DevOps, Continuous Integration & Delivery. Vendors and independent open source projects are extending traditional build tools with plugins to support Docker and other technologies in the container ecosystem. In contrast to traditional deployment processing, use of containers reduces the dependency of build pipelines on configuration management tools and instead relies more on interfaces to Cloud Foundry, Docker, or Kubernetes for deployment.

Log Aggregation. Docker does not offer a standard approach for aggregation of log messages across a network of containers and there is no clear marketplace leader for addressing this issue. However this is an important component for developers and is broadly supported in Cloud Foundry and other PaaSes.

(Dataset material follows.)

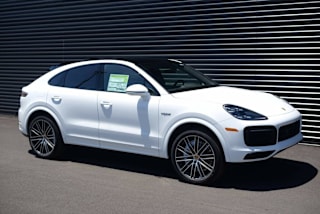 2021 Porsche Cayenne E-Hybrid Coupe WP1BE2AYXMDA44014 2021 Porsche Cayenne E-Hybrid Coupe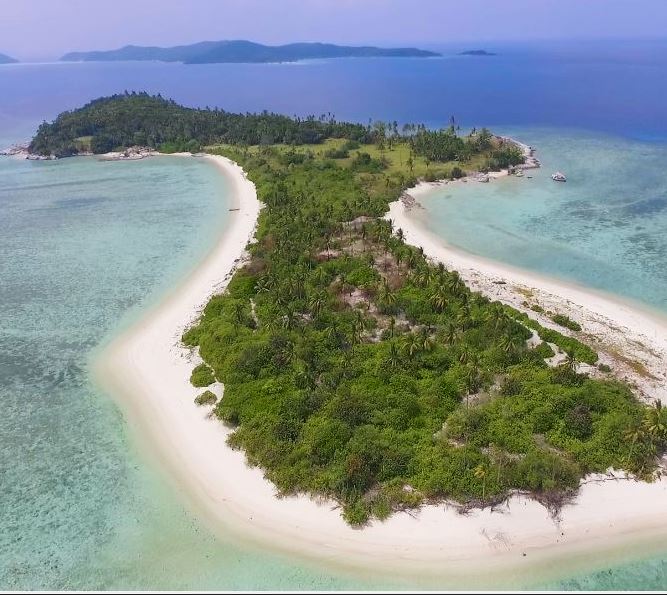 Menkiang Panjang Private Island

Distributed Service Discovery and Configuration Store. Clustered application deployments face the problem of coordination across cluster members and various tools have been adopted by the ecosystem to provide a solution. For example Docker Swarm deployments ofter rely on Etcd or Zookeeper while Consul is common in the Hashcorp ecosystem.

Container Job/Task Scheduling. Operating at a lower level than fully featured application schedulers like Cloud Foundry Diego, Mesosphere Marathon, or Kubernetes, job schedulers like Mesosphere Chronos exist to execute transactional operations across networks. For example, a job might be to execute a shell script in guest containers distributed across a network.

Container Host Management API / CLI. Docker Machine and similar technologies like boot2docker have appeared to help with the problem of installing and configuring the Docker host across various operating system (including non-Linux ones) and different hosting providers. VMWare AppCatalyst serves a similar function for organizations using the VMWare hypervisor.

Container Management UI. Traditional CLI based approach for managing containers can be easily automated but is arguably error prone in the hands of novice administrators. Tools like Kitematic and Panamax offer a lower learning curve.

Container Image Registry. Sharing and collaborative development of images is one of the top benefits that can be realized by adopting container technologies. Docker and CoreOS registries are the underlying server side technologies that enable developers to store, share and describe container images with metadata like 5 star ratings, provenance, and more. Companies like IBM are active players in this space offering curated image registries, focusing on image maintenance, patching, and upgrades.

Container Image Trust & Verification. Public image registries like DockerHub have proven popular with developers but carry security risks. Studies have shown that over 30% of containers instantiated from DockerHub images have security vulnerabilities. Organizations concerned about trusting container images turned to various solutions that provide cryptographic guarantees about the image provenance implemented as cryptographic signing of images and changes to them by a trusted vendor.